- INSTRUCTIONS TO FOLLOW -
Which lines run from the line with "Napa * איה נאפה" to the end of the entries? Write out exactly those, leaving out the pictures.

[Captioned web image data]
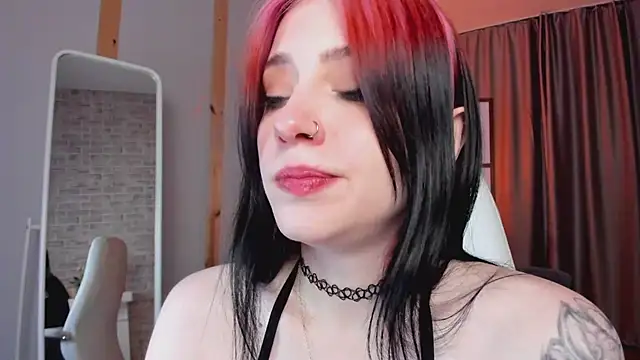 Snapshot of arielabradberry chatting on 01/15/25, 03:29 arielabradberry online show from 01/15/25, 03:29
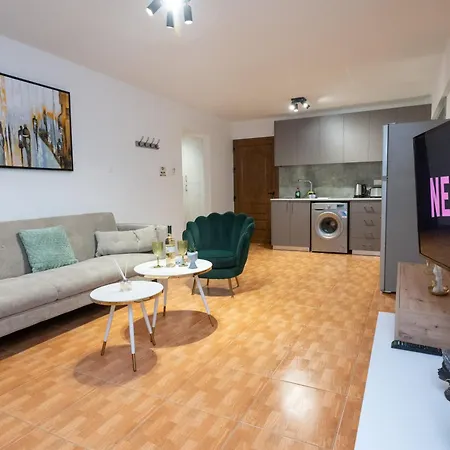 Napa * איה נאפה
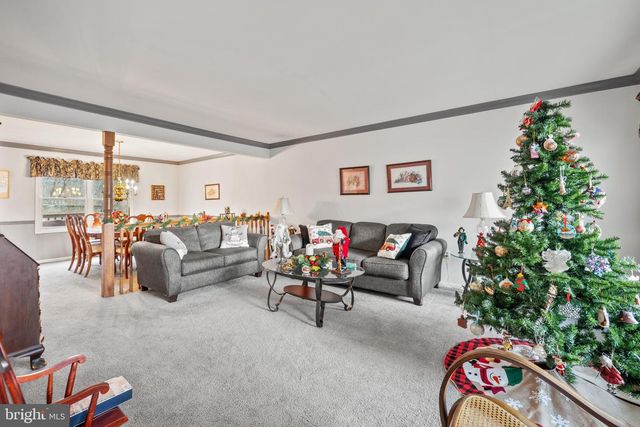 140 FILLY DR, North Wales, PA 19454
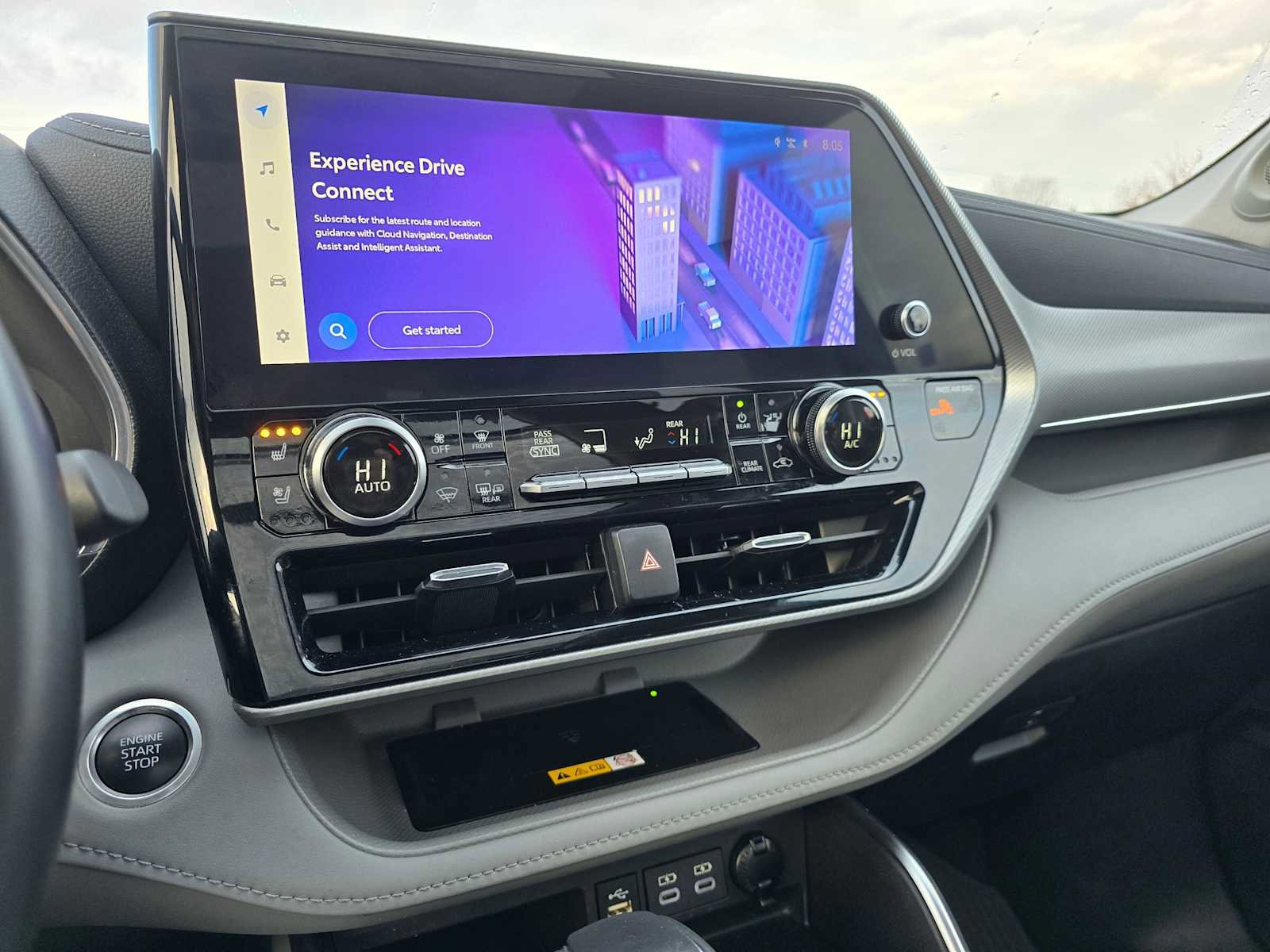 Used 2024 Toyota Highlander Platinum image 29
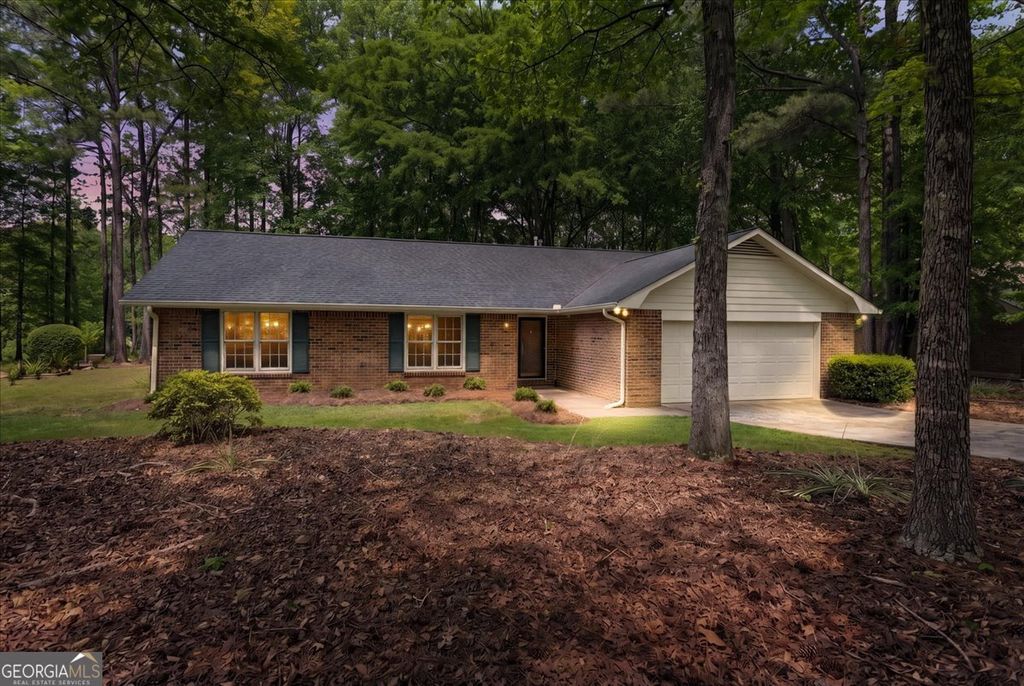 124 Crofts Corner, Peachtree City, GA 30269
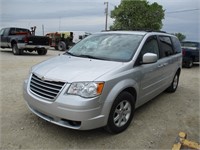 2010 Chrysler Town and Country Touring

- FINISHED EXERCISE -
 Napa * איה נאפה
 140 FILLY DR, North Wales, PA 19454
 Used 2024 Toyota Highlander Platinum image 29
 124 Crofts Corner, Peachtree City, GA 30269
 2010 Chrysler Town and Country Touring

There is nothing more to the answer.